The good news, though, is that ETFs adjust their holdings as they see the need to do so. An ETF that suffers over the short term due to a large position in a stock that doesn’t perform well can still be a winner over the long term.
All of the top five healthcare ETFs could also experience significant declines as a result of major changes to the U.S. healthcare system. Biotechs and pharmaceutical stocks could feel the brunt of potential reforms to how drug prices are set, which could pull down all of the ETFs except the iShares U.S. Medical Devices ETF.
But this ETF isn’t immune from the negative effects of potential U.S. healthcare system changes. There is significant political support for a single-payer healthcare system in the U.S. It’s possible that nearly every healthcare stock could experience declines — and weigh on healthcare ETFs as well — if considerable progress is made toward implementing such a system.
Healthcare ETFs can withstand overall economic downturns better than many stocks since healthcare products and services usually are needed regardless of what’s going on with the economy, however, that doesn’t mean that they can’t fall during a recession or broader market pullback.
In 2008, for example, each of these five healthcare ETFs dropped by double-digit percentages at one point during the toughest part of the financial crisis.
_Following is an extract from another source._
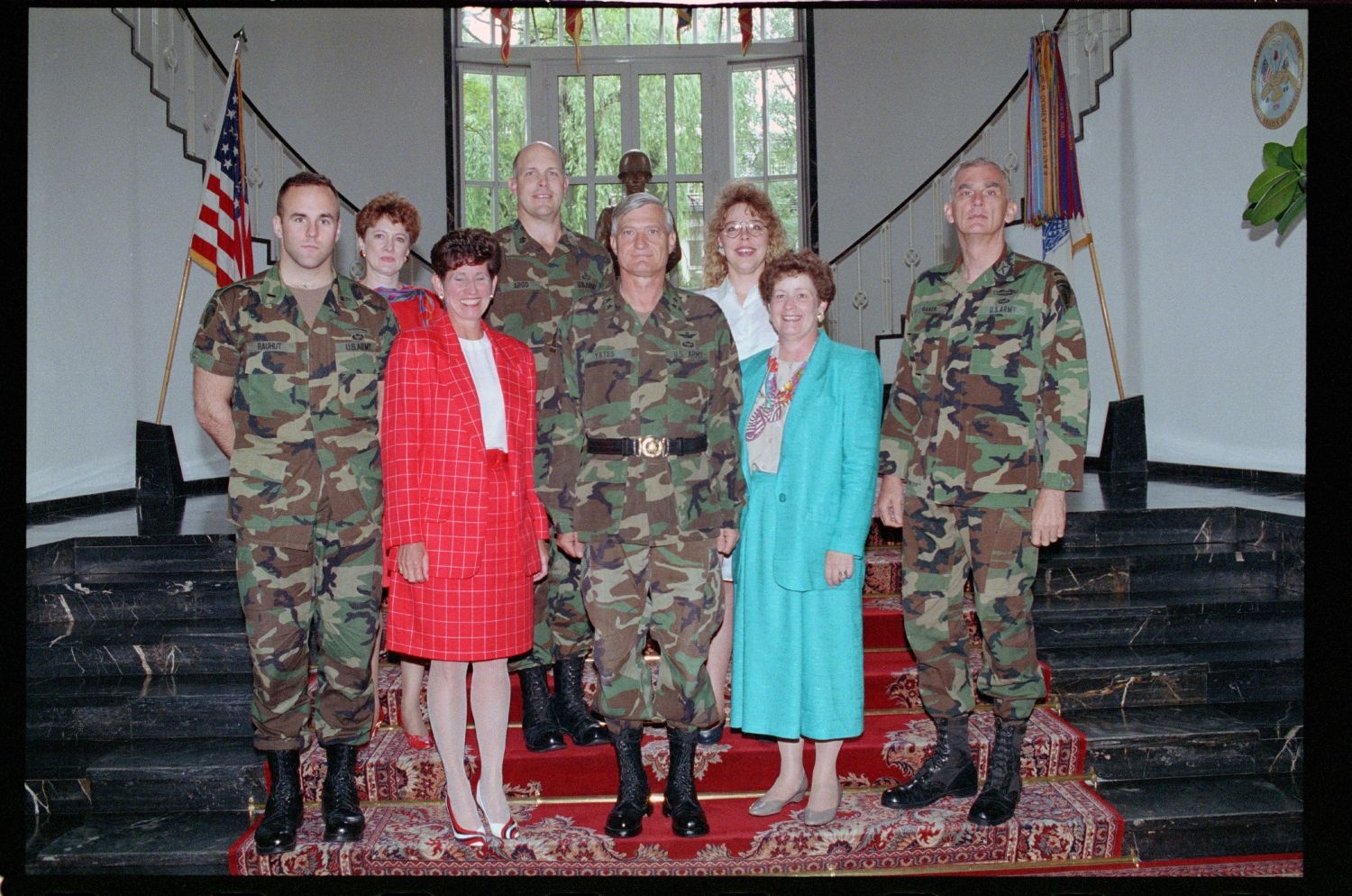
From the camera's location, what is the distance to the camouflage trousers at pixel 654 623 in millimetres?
2543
Two of these ETFs — the iShares Nasdaq Biotechnology ETF and the SPDR S&P Biotech ETF — ended down for the year and underperformed the broader S&P 500.
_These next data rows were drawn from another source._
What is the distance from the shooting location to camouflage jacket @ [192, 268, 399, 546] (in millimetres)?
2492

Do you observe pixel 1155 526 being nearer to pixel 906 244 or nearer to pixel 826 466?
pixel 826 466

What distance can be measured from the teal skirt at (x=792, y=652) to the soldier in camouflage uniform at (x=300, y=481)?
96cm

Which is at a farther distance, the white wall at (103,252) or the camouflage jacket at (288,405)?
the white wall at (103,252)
Positives outweigh the negatives
Despite these risks, the positives should outweigh the negatives for healthcare ETFs. The aging demographic trends discussed earlier will almost certainly drive higher demand for healthcare products and services over the long run.
While some companies might not fare as well as others, the indexes tracked by these ETFs follow the rules of survival of the fittest. If individual stocks underperform too much, they’ll be replaced in the indexes (and in the ETFs’ holdings) by better-performing stocks.
It’s not a bad idea to invest in healthcare stocks that appear to be in the best position to succeed over the long run. But for investors who either don’t want to do the research required to pick individual stocks or who prefer the lower risk resulting from diversification, healthcare ETFs are a great option.